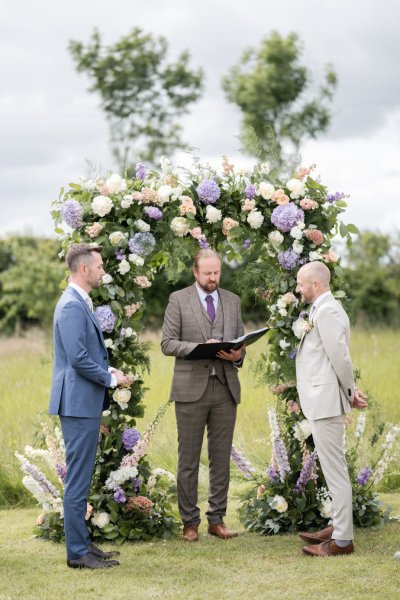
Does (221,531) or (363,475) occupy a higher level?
(363,475)

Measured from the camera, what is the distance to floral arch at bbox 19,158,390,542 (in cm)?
646

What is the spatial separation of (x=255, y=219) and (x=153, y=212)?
2.56 ft

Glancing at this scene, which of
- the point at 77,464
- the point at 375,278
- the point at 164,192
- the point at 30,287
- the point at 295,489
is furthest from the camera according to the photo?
the point at 375,278

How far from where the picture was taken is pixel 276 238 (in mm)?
6734

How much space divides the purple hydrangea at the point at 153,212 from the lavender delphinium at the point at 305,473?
2.11 meters

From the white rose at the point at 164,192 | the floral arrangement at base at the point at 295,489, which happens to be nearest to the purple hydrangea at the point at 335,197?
the white rose at the point at 164,192

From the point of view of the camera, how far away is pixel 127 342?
6.56 m

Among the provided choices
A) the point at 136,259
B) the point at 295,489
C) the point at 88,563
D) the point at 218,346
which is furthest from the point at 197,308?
the point at 88,563

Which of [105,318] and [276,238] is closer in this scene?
[105,318]

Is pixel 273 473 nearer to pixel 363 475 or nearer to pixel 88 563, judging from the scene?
pixel 363 475

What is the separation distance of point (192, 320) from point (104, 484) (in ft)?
4.65

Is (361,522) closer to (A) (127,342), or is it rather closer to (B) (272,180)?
(A) (127,342)

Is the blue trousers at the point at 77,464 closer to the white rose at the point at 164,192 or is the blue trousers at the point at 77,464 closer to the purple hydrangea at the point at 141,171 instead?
the white rose at the point at 164,192

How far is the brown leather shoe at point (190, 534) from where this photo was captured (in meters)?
6.34
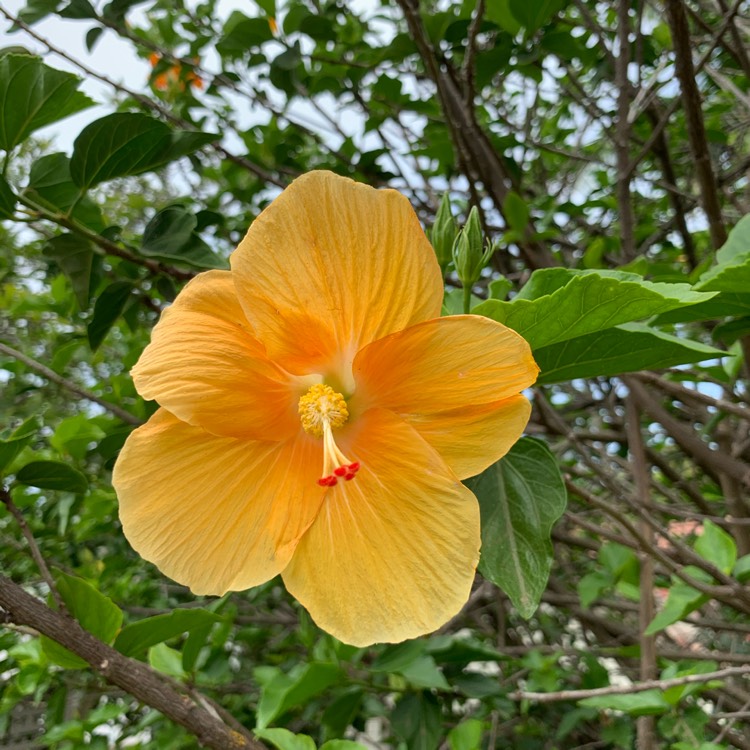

● Task instructions: Extract each line of the entries above that contains the string "furthest". Matching is case-sensitive.

● In response:
is furthest from the camera according to the photo?
which is furthest from the point at 197,308?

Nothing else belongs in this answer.